Prompt a: List every person named in the Delhi siege excerpt below.
──────── Document excerpt ────────
From the 8th of June, Baird Smith surmised the losses on the Ridge had averaged 30 to 40 men a day, with as many 150 following vigorous attacks. The army, he said, was being “used up by the ordinary process of the Siege..” In other words, if the situation continued, there would simply be no army left on the Ridge.

Besides running out of men, they would run out of munitions. The returns of the Chief Engineer on the 4th of July showed Baird Smith the artillery park was woefully lacking. The entire ordnance amounted to:

If it had not been for the camp followers “sedulously” picking up whatever the enemy shot from Delhi, there would have been less. The musketry powder had sunk to 12’900 pounds and the ordnance powder for the seventeen siege pieces in position was as low as 11’600 pounds, which Baird Smith contended would not last for a whole day of active firing. As the Engineering Park was insufficiently supplied for even a short formal operation, Baird Smith further questioned if their very positions were practicable. He further surmised the time for an all-out attack had come and gone – such an attack could only be warranted out of desperation and a “critical emergency of political circumstances…” Unable to level the city with any effect by means of artillery and with the possibility of taking it by force at least for now, out of the question, Baird Smith concluded the only avenue open was to reduce the waste of life and “though the means were both small in men and material, it was absolutely necessary that they should be used and multiplied if the positions were to be maintained for even a day. “
On the morning of the 5th of July, Baird Smith laid out his plans to General Barnard. After three hours, Barnard concluded the meeting, saying he would think it over and let Baird Smith know his decision by noon.
Two hours after the conclusion of the first meeting Barnard was stuck with cholera and within a few hours was dead. All responsibility devolved to General Reed. Unable to take a decision due to his own wearisome illness, shortly after Brigadier Wilson assumed command of the Ridge.

While the chief of operations was uncertain, Baird Smith was not.
──────── Entries provided ────────
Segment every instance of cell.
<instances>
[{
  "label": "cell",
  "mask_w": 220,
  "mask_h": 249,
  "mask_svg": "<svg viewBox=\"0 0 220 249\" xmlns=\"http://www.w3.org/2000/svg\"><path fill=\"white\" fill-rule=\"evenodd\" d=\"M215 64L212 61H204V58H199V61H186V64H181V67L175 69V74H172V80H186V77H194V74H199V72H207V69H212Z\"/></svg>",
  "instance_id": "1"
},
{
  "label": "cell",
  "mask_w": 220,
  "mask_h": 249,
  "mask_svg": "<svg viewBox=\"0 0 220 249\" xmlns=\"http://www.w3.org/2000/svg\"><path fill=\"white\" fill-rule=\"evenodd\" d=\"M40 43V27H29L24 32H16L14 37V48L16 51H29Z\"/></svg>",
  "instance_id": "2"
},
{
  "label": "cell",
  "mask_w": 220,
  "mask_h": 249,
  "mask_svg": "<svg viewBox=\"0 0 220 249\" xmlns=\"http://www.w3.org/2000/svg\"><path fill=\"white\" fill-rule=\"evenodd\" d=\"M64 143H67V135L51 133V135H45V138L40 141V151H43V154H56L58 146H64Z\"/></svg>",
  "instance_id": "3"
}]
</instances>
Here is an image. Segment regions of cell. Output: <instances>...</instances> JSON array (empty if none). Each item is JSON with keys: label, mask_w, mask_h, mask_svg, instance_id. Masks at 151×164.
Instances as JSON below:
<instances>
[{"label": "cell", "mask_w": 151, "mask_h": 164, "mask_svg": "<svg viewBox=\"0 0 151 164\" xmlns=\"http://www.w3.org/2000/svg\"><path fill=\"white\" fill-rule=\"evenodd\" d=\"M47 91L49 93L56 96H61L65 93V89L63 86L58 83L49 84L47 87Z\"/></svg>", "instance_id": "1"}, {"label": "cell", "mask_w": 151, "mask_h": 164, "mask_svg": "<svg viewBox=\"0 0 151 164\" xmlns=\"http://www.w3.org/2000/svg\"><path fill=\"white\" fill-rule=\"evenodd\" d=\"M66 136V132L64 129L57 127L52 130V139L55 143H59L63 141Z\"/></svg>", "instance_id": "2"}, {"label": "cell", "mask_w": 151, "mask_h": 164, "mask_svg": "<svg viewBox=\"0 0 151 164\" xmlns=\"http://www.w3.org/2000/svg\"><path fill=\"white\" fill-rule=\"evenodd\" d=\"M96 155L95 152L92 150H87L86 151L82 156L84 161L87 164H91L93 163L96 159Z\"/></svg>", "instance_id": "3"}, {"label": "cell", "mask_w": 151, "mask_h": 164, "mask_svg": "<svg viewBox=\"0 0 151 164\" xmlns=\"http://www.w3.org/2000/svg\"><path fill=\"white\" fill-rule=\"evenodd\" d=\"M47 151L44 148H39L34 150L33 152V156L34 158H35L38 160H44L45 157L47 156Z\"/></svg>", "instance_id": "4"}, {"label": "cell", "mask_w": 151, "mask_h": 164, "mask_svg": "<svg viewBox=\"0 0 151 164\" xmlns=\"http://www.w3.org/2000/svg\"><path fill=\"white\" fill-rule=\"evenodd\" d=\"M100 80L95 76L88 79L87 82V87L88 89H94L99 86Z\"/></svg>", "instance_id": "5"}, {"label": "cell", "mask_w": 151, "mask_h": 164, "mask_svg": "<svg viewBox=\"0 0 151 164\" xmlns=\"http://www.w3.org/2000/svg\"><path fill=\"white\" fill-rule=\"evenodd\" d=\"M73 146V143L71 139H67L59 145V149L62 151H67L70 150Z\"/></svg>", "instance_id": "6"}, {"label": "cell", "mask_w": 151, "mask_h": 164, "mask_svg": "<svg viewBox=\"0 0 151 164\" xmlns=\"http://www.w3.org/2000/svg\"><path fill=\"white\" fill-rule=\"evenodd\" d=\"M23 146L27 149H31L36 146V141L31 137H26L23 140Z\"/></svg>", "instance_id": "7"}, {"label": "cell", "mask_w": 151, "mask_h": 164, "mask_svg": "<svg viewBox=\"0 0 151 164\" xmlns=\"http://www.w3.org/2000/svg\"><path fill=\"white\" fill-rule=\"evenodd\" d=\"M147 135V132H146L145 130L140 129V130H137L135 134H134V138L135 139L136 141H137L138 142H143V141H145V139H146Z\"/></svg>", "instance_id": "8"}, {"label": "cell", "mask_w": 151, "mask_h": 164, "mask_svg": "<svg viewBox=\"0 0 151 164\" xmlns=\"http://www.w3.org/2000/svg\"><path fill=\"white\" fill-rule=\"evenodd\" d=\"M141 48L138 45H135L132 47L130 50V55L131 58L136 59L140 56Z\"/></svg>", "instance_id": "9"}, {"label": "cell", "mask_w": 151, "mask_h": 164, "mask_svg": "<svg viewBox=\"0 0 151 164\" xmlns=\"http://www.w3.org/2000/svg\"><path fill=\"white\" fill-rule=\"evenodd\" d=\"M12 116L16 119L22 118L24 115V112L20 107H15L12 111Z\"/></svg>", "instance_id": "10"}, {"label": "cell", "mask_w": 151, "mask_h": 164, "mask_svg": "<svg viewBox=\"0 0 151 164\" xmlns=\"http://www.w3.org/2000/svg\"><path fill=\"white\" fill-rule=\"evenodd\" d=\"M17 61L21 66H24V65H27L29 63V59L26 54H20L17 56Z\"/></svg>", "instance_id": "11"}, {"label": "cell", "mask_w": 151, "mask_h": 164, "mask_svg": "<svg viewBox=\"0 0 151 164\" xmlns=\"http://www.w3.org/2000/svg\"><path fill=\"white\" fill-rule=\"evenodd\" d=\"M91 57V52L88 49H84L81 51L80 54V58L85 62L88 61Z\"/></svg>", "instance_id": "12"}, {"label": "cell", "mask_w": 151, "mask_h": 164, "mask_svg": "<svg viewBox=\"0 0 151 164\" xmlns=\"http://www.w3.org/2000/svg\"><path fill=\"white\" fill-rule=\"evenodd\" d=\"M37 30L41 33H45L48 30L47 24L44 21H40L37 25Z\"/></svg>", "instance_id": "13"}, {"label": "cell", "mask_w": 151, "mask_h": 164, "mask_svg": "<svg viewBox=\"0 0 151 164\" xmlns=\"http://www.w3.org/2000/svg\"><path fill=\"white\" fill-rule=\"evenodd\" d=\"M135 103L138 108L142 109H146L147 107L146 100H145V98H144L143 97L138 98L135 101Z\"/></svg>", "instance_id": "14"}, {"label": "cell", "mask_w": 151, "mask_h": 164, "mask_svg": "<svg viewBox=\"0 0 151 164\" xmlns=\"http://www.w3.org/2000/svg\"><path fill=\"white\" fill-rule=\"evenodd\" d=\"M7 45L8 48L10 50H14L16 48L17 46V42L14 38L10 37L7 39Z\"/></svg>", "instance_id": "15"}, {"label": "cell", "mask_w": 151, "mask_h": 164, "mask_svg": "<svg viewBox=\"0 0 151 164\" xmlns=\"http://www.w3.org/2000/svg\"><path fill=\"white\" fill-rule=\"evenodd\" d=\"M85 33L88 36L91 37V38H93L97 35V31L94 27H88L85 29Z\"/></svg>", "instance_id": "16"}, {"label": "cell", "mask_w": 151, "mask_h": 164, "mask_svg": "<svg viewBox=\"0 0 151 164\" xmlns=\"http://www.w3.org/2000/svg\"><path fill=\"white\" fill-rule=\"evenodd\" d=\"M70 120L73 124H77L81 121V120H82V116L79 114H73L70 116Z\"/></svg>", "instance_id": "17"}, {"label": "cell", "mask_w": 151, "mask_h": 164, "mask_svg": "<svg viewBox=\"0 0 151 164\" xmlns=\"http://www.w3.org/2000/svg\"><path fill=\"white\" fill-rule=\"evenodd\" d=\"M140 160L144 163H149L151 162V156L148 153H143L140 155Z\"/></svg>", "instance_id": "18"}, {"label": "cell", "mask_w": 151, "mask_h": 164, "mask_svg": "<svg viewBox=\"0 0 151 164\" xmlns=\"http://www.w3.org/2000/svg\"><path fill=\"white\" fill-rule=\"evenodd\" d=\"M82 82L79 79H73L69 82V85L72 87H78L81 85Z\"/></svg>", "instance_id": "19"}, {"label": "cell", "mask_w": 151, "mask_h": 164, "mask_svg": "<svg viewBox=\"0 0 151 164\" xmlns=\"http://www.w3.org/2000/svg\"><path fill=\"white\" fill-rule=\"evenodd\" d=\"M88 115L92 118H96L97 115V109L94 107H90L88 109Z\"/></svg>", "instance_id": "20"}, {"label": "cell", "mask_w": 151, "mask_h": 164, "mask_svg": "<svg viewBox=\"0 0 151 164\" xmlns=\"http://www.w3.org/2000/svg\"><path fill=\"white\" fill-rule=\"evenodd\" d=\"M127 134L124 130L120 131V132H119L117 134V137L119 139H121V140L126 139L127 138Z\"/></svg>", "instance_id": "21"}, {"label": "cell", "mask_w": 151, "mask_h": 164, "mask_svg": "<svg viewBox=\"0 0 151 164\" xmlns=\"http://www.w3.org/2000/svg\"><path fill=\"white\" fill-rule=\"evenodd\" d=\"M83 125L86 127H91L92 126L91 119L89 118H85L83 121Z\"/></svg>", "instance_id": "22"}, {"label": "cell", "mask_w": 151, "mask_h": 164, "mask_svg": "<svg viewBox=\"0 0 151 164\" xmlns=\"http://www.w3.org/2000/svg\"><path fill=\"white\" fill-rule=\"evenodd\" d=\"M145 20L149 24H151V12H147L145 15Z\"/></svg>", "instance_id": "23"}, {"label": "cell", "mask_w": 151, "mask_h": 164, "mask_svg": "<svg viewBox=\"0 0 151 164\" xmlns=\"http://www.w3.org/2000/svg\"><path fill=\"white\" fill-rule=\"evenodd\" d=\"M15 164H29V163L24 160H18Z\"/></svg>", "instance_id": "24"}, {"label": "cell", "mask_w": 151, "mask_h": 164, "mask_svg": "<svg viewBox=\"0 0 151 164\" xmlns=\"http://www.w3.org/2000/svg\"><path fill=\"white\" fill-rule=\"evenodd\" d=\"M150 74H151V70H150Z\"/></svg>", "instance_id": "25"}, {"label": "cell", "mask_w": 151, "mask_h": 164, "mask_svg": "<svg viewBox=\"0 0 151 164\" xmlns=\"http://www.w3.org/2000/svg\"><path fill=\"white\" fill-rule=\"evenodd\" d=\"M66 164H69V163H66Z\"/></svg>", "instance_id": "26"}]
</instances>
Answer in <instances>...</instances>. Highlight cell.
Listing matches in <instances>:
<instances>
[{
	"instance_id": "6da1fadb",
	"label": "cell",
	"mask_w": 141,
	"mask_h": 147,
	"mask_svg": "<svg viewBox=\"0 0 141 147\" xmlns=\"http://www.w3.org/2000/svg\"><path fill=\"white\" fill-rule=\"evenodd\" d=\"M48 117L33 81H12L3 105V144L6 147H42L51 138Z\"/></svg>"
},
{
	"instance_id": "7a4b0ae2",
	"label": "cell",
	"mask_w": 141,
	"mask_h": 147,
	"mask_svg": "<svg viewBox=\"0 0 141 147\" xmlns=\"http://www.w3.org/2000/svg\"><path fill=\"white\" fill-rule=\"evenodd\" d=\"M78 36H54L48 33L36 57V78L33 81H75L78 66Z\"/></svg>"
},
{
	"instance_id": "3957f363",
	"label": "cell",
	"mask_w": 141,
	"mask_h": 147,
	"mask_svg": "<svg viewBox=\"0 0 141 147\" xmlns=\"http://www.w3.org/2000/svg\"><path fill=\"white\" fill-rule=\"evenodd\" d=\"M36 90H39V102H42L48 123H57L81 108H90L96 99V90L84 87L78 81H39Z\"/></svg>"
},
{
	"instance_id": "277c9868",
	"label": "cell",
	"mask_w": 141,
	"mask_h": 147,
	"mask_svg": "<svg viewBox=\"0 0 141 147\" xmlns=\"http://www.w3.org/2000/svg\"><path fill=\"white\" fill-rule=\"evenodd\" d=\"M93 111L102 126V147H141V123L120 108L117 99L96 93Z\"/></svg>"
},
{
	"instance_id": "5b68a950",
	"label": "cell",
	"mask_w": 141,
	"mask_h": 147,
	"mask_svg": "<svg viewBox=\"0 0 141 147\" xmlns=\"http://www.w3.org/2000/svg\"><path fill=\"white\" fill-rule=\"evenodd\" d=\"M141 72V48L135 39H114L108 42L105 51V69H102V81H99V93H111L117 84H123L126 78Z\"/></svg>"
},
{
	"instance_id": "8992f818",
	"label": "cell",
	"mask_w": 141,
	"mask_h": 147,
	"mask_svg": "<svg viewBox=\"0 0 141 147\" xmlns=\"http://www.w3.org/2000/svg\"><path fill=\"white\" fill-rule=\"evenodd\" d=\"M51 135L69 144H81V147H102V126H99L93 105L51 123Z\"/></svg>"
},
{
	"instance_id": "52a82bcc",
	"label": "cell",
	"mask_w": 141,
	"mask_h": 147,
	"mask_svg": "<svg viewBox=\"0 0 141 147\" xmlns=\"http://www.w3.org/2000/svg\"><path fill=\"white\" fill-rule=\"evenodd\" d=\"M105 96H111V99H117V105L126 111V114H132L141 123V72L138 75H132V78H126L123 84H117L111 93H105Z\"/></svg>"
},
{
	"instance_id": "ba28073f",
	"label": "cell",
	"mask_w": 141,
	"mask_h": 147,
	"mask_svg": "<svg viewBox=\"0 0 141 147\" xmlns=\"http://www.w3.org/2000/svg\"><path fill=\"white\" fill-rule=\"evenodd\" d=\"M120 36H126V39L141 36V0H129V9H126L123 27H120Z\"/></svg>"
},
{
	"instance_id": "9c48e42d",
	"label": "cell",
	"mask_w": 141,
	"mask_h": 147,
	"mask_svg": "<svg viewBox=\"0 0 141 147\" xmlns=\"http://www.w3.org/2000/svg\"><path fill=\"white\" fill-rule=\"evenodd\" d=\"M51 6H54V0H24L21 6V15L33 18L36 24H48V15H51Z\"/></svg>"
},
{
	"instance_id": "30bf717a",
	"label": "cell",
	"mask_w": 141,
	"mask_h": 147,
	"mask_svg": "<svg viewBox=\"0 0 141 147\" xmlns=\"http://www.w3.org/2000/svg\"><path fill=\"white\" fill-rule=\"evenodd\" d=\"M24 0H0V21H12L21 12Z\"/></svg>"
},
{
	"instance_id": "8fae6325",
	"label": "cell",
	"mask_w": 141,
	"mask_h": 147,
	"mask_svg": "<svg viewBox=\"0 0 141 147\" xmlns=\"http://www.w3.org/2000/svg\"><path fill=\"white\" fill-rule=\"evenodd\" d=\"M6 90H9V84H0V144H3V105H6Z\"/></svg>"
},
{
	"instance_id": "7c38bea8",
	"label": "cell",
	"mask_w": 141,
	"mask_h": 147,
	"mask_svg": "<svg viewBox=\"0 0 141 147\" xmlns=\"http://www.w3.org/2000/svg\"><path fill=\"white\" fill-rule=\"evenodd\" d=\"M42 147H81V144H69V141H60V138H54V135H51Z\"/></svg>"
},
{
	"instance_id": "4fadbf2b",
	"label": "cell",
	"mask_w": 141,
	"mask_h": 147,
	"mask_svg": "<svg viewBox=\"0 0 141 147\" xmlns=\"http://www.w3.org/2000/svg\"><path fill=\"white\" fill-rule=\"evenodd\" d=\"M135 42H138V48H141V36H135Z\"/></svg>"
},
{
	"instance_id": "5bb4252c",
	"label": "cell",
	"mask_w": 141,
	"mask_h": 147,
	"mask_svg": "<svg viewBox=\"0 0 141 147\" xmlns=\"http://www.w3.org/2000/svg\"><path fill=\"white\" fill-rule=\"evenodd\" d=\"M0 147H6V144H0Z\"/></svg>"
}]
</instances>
────────
Prompt b: How many lines of the rows above contain the string "Segment"? Give only the number.

Expected answer a: Baird Smith, General Barnard, General Reed, Brigadier Wilson

Expected answer b: 2